* **To do**
1. Using the court excerpt on the payment out, decide whether each statement agrees with it: (a) the application was served on the solicitors for BP and Broadley; (b) AR Ching allowed $4,270,000 to be paid out of court; (c) the moneys had been paid into court in the JAK Suit. Answer yes or no for each and quote the deciding words.
2. In the court excerpt on the payment out, who represented Musa and Salim?
3. Please carry on the court excerpt on the payment out, picking up right after its final line.

* **Extract to read**
22 Inexplicably, the application was not served on the solicitors for BP and Broadley or any of the other interested parties, including the PT. Mr Chua, representing Musa and Salim, conveniently informed the assistant registrar that they had no instructions to oppose JAK’s application. Most unfortunately, AR Ching acceded to the payment out of court of the sum of $4,270,000. It appears that AR Ching was neither aware of the existence of competing claims nor of earlier court directions in relation to these very moneys which had, as a matter of fact, been paid into court in this OS and not the JAK Suit. Her attention had clearly not been drawn to material facts. The fact that a strikingly relevant garnishee application had earlier failed before AR Tung was also, most disconcertingly, withheld from her. To all intents and purposes, AR Ching treated the application as a routine matter where the only interested parties, that is, the plaintiff and the defendants, had reached a consensus of sorts that moneys paid into court should be paid out since the plaintiff’s legitimate claim could not be resisted. Indeed it appears to me that Ms Norain, Ms Tan and Mr Chua fully intended to convey this and only this impression to her. The relevant minutes of the brief proceedings before AR Ching are both pertinent and illuminating:
Norain Abu Bakar, [Ruby] Tan for P
Peter Chua for D
PC: Application for the monies paid into court to be paid out to P pursuant to the judgment dated 14.1.2003. Grounds are in the affidavit.

* **Stored records**
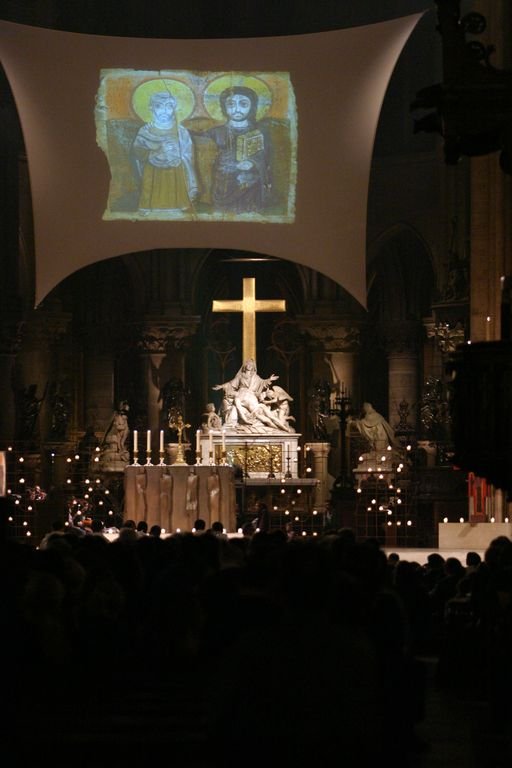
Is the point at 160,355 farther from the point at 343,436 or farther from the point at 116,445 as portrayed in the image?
the point at 343,436

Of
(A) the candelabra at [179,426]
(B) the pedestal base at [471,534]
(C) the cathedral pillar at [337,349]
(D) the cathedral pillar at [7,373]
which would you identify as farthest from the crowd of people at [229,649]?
(C) the cathedral pillar at [337,349]

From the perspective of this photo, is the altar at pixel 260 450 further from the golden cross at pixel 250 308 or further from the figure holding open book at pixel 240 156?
the figure holding open book at pixel 240 156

* **Answers to each task**
1.
(a) No: "the application was not served on the solicitors for BP and Broadley or any of the other interested parties"
(b) Yes: "AR Ching acceded to the payment out of court of the sum of $4,270,000"
(c) No: "been paid into court in this OS and not the JAK Suit"

2. Mr Chua (Peter Chua) represented Musa and Salim.

3.
DC: Up to now, I have no instructions to oppose.
PC: Should be, because from the affidavit sworn by Ds, they have confirmed that they had received the monies form [sic] my client, there is no dispute concerning this, and the judgment is still valid. Judgement awarded the monies to my clients.
CT: OIT prayers 1 and 2.
[emphasis added]
The attempt to recover the moneys
23 On 20 January 2005, pursuant to an application, by way of Summons in Chambers No 600797 of 2004, made by the solicitors for BP and Broadway, the relevant parties once again appeared before me. I then learnt that the earlier orders for payment out that I had made in favour of the UAAWB Estate and the ARAW Estate were wholly ineffectual given that ABTIP’s clients, JAK, had already on 13 September 2004 applied for and obtained payment out of virtually the entire amount of the very same moneys (“the 13 September 2004 application”). I asked Ms Norain whether she was aware of the terms of Prakash J’s order dated 16 August 2004. She admitted having personal knowledge of the order but baldly and boldly asserted that the order was only directed against the PT and not at her client. Furthermore, when queried why the 13 September 2004 application had not been made inter partes with notice to the other interested parties in this OS, she responded most dubiously saying that as Mr Chua who represented Musa and Salim was present during the hearing of that application in the JAK Suit, it had not been made entirely ex parte.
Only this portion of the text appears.